- SET TASK 1
Give every dated heading in the rock-history text, in the order they appear.
- SET TASK 2
Quote the rock-history text from "1981: Crüe Takes" up to and including "and discussing aerobics.".

- TEXT SEGMENT
Fun Fact: Mötley's set list that night included a cover of the Beatles' "Paperback Writer."
1981: Getting Mowed on Gazzarri’s Lawn
Stephen Pearcy moves from San Diego to L.A. with Mickey Ratt — later known as Ratt — who become a house band at Gazzarri's at 9039 Sunset Blvd. Wrote Pearcy in his 2014 autobiography, Sex, Drugs, Ratt & Roll: My Life in Rock, "I saw so many people fuck on the lawns behind Gazzarri's that I actually got bored of watching and started to throw empty beer cans at them."
1981: Crüe Takes a Bathroom Break
"Did I tell you about the time I tied a girl up in the Whisky bathroom with Mick [Mars]'s guitar cable, and then went to get a bump of blow from Tommy [Lee]? I forgot she was in there! I think Vince found her and everything was [fine]. Ah, to be in Mötley Crüe in 1981 in Los Angeles." — Nikki Sixx, chatting with L.A. Weekly in 2011.
1981: Stephen Pearcy Makes a Rainbow Connection
In the Eighties, if you wanted to find rockers famous, infamous or striving to be either, the Rainbow Bar & Grill, located just down the street from Gazzarri's and the Roxy, was the place to be. When a young Pearcy takes his girlfriend there for dinner one night in 1981, they run into David Lee Roth and Ozzy Osbourne. According to Pearcy, the four of them spend the evening eating chicken soup and discussing aerobics.
1981: The Mötley House Opens Its Doors
As the Crüe's star begins to rise, then-manager Allan Coffman finances an apartment for the band at 1124 N. Clark St. — just steps from the Whisky. Nikki Sixx, Tommy Lee and Vince Neil move in, and the roach-infested two-bedroom hovel, known as the Mötley House, becomes party central. "People would pour into the house for afterhours parties," Neil recalled in The Dirt. "Guys in metal newborns like Ratt and W.A.S.P. spilled out into the courtyard and the street. Girls would arrive in shifts. One would be climbing out the window while another was coming in the door."
1982: Seventeen-Year-Old Slash Dresses in Drag at the Rainbow
Years before Guns N' Roses got together, L.A. kids Slash and Steven Adler would regularly hit the Rainbow armed with fake I.D.s. On one particular evening, however, it's ladies night at the club, and longtime bouncer Steady isn't having it. Though he allows Adler in, he sends the budding guitarist packing. According to Slash in his 2007 autobiography, he goes home, gets good and drunk and hatches a plan to return to the Rainbow — dressed as a girl. "My mom thought my plan was hilarious," he wrote. "She outfitted me with a skirt and fishnets, piled my hair up under a black beret, and did my makeup . . . I looked like a Rainbow chick." His goal? To seduce his future bandmate. "Adler hit on every girl in sight, so I was sure that he'd hit on me." Once inside the Rainbow, however, Slash realizes his friend is long gone, and ends up doing the walk of shame back down Sunset, getting catcalls all the way.

- PROVIDED INFORMATION
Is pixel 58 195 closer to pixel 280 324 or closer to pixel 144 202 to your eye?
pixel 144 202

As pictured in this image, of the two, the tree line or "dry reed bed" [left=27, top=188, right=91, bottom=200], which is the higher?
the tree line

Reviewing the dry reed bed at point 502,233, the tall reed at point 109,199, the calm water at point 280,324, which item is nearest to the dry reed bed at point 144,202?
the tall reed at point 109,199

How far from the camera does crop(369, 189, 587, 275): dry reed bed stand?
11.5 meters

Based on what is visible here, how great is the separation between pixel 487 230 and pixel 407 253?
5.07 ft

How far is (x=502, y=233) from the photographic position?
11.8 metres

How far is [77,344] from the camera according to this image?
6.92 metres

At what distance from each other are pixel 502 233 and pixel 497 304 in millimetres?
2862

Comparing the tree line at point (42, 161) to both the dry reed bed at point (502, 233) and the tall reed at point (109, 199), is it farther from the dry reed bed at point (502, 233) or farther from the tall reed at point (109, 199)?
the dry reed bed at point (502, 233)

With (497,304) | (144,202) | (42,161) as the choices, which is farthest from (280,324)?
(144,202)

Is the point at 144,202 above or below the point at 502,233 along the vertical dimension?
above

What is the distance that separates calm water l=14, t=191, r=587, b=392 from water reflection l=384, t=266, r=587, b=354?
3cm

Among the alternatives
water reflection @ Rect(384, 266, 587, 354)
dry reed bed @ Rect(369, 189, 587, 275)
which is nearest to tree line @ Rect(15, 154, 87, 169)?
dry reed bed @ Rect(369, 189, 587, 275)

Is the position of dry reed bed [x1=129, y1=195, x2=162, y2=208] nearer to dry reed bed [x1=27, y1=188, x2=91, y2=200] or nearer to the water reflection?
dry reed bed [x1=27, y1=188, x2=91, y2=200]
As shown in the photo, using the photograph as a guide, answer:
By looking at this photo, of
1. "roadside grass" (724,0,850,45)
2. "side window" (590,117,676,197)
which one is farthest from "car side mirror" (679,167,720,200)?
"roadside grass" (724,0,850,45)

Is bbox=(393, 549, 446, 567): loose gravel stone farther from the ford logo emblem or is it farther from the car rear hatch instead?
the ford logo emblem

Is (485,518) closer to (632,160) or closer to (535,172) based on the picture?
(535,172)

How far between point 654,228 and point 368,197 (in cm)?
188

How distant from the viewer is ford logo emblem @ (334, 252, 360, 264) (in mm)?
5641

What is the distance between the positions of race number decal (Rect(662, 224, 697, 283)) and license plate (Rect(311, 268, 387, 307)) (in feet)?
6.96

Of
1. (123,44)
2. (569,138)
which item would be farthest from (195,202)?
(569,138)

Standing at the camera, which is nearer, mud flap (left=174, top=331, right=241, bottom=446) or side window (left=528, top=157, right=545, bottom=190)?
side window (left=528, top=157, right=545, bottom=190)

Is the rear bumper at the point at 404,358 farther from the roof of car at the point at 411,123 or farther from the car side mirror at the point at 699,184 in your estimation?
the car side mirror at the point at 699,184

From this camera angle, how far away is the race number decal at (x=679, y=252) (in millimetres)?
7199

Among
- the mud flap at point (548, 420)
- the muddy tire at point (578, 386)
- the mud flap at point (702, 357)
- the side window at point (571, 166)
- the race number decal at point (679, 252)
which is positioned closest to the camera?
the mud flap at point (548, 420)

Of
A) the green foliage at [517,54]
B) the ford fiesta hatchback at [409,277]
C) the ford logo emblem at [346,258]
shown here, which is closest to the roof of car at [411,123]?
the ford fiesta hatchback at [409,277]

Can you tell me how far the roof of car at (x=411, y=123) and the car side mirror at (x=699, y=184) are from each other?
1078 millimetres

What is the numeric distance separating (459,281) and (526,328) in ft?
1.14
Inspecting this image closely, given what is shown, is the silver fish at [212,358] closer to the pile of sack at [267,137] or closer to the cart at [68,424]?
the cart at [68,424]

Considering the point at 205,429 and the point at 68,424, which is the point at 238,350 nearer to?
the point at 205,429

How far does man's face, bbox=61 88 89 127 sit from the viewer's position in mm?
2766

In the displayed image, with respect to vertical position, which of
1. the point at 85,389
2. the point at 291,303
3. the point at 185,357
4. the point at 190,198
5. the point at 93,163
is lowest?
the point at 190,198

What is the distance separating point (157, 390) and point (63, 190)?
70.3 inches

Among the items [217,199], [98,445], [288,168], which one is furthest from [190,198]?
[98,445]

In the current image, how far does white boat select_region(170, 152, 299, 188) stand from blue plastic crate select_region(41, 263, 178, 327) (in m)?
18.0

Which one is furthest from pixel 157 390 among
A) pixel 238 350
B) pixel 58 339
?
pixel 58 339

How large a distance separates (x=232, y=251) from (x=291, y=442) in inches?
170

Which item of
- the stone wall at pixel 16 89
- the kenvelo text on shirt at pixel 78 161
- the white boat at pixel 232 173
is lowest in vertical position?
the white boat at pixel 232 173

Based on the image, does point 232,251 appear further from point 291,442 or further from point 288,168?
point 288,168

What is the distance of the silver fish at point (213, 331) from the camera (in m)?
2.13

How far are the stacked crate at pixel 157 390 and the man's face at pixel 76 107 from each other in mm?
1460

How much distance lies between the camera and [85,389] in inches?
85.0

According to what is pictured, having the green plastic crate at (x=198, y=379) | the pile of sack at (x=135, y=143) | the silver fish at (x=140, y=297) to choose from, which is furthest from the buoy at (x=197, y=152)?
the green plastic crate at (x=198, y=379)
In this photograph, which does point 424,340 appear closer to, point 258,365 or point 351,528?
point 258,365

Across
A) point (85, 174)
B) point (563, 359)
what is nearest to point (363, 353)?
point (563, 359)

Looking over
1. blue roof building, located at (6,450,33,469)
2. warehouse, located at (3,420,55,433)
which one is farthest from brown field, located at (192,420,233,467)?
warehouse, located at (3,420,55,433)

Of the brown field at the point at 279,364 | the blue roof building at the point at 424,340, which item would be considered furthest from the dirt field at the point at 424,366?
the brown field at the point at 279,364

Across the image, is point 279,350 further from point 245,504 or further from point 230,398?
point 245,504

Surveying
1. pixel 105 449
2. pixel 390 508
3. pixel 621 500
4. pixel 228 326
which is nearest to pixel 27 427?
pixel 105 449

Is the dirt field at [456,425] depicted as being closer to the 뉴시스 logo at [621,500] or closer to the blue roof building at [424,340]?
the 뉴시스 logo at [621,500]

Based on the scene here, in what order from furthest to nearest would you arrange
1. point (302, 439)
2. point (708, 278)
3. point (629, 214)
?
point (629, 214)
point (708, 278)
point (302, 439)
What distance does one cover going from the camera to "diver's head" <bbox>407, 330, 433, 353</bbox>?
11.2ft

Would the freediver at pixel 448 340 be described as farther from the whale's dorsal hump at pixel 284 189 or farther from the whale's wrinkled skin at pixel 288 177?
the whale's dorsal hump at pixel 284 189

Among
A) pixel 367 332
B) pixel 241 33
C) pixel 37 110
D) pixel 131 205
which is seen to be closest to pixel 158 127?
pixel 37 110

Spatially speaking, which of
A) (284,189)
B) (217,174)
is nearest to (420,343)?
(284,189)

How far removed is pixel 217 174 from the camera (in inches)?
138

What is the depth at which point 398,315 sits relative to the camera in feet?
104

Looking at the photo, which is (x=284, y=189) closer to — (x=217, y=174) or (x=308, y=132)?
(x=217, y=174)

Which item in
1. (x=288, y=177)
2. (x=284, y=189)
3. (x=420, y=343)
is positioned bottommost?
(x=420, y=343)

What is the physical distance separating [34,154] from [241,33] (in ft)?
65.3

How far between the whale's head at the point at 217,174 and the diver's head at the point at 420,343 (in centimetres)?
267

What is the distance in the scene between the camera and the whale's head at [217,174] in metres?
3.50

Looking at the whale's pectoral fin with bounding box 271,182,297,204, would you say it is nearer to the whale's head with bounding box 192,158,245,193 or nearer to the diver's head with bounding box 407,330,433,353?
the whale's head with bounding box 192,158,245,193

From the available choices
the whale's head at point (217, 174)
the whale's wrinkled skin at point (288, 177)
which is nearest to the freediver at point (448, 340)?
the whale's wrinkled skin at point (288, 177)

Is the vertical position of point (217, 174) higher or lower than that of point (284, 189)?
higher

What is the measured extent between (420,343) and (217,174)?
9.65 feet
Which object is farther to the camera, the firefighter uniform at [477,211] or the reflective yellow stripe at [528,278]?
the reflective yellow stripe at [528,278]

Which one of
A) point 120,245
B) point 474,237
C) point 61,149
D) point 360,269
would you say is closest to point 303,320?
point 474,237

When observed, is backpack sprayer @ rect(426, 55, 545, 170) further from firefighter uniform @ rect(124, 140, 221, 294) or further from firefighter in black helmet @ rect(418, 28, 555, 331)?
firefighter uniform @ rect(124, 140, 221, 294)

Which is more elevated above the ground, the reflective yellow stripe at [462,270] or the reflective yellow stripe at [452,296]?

- WRITTEN RESPONSE 1
1981: Getting Mowed on Gazzarri’s Lawn
1981: Crüe Takes a Bathroom Break
1981: Stephen Pearcy Makes a Rainbow Connection
1981: The Mötley House Opens Its Doors
1982: Seventeen-Year-Old Slash Dresses in Drag at the Rainbow

- WRITTEN RESPONSE 2
1981: Crüe Takes a Bathroom Break
"Did I tell you about the time I tied a girl up in the Whisky bathroom with Mick [Mars]'s guitar cable, and then went to get a bump of blow from Tommy [Lee]? I forgot she was in there! I think Vince found her and everything was [fine]. Ah, to be in Mötley Crüe in 1981 in Los Angeles." — Nikki Sixx, chatting with L.A. Weekly in 2011.
1981: Stephen Pearcy Makes a Rainbow Connection
In the Eighties, if you wanted to find rockers famous, infamous or striving to be either, the Rainbow Bar & Grill, located just down the street from Gazzarri's and the Roxy, was the place to be. When a young Pearcy takes his girlfriend there for dinner one night in 1981, they run into David Lee Roth and Ozzy Osbourne. According to Pearcy, the four of them spend the evening eating chicken soup and discussing aerobics.